19 de septiembre de 2014

Investigaciones sobre la memoria (relato) (fin)


Pronto, decía el profesor Bermejo, resumiendo ante los rebosantes auditorios sus últimos hallazgos, gracias a las evidencias que se están acumulando en estos años, dispondremos de medios que nos permitirán recordar más y recordar mejor.

¿Basta con la razón para explicar el mundo?, se preguntaba ante tales audiencias. Yo creo en la razón, se respondía; en su constancia, en la perdurabilidad de lo razonado. Si ha habido un don divino al hombre, ese es el juicio, la razón.       

Su amor por Kitza, aun teniendo ese carácter de absolutamente irrenunciable, también estaba dentro del reino de lo lógico, de lo coherente. Admiraba su inteligencia, su desprendimiento, su disposición permanente e ilimitada para la renuncia cuando era necesaria. También su gracia, su voz, su ternura. Cuando la amaba, un complicado mundo de certezas y seguridades se superponía y multiplicaba el placer de la posesión. Y a medida que los años fueron pasando, todo ese mundo, lejos de desaparecer, se fue agrandando, enriqueciendo, imperturbable, inmune al paso del tiempo y al desvío del olvido. Aunque en todo esto sí percibía el científico algo de irracional y desmesurado: la conciencia clara de no poder concebir la existencia sin ella. Presentía, más o menos nítidamente, que su vida entera sería irrealizable o insoportable sin ella.

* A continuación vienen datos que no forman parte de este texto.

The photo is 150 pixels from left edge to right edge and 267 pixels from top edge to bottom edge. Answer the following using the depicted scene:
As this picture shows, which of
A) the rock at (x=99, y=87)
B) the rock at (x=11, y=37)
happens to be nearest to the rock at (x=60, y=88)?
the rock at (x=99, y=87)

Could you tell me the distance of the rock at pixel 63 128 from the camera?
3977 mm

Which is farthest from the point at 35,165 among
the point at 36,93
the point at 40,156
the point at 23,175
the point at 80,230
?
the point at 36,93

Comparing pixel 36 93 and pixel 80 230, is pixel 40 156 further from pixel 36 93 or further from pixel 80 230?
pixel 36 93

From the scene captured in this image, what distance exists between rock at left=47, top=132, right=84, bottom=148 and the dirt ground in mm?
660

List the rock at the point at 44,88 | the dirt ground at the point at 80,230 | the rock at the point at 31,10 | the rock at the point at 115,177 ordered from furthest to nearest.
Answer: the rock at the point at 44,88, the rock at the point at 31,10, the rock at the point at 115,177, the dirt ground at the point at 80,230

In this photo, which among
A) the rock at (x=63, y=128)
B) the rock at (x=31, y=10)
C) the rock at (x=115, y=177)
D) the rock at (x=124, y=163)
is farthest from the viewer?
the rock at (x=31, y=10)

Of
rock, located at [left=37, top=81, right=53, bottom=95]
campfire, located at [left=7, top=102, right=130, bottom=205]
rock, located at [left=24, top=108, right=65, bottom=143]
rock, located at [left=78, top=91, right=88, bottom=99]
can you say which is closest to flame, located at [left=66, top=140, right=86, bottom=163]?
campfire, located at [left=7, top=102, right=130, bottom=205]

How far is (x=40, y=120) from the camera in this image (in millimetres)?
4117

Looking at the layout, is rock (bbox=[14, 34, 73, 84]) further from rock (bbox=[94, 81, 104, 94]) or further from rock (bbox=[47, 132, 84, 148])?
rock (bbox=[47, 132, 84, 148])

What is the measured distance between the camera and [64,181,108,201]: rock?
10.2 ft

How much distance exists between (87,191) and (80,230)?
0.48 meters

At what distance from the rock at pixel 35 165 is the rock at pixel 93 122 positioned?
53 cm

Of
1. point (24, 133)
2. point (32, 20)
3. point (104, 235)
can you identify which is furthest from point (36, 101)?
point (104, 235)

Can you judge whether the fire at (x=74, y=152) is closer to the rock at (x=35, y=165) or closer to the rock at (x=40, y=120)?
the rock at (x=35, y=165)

Cuando, unos años después, ocurrió el terrible accidente de Kitza en su coche, recordaba perfectamente las palabras del médico que le atendió al llegar al hospital y la brutal noticia de su muerte. Y las horas siguientes de pesadilla, de dolor inasumible. Esas horas se multiplicaron ya constantemente en su memoria, en su vida.

Todo cambió desde entonces y únicamente le quedó su trabajo. En los tres años siguientes vivió sólo para sus investigaciones y sólo andaba los cortos recorridos desde su casa al hospital y viceversa. Dejó de asistir a cualquier tipo de reunión, incluidas las científicas, y renunció a publicar. Se aisló en una habitación de su laboratorio, a la que a nadie permitía entrar y cuya puerta cerraba todos los días cuidadosamente con llave al salir. Allí proseguía infatigablemente sus pesquisas científicas sobre la memoria, pero sin compartirlas ahora con ninguno de los colegas.

Por el número de horas empleadas y las progresivas necesidades de animales y material de experimentación, parecía claro que su actividad era frenética. Se podía adivinar que terminaba algunos experimentos y comenzaba otros sin cesar y lo que llamaba la atención era que no comunicaba los resultados a nadie

Liza, la camarera negra del comedor del hospital, que lo conocía desde que él llegó al país con la carrera recién terminada, y la única a la que hacía caso cuando le obligaba a comer alguna cosa, le decía, cuando él le confesaba esa incapacidad para olvidar: Quizá, profesor, no se trata de olvidar, sino de aceptar. Liza comprendía que tal vez para alguna gente esa posibilidad de aceptar no existía, mientras que para otras la sumisión y la docilidad eran la salvación. Y recordó a su George, su querido George, su llorado George, el mayor de sus hijos, muerto en un lejano país, en una guerra ajena, de una muerte que en justicia no le pertenecía ni debiera haberle estado destinada.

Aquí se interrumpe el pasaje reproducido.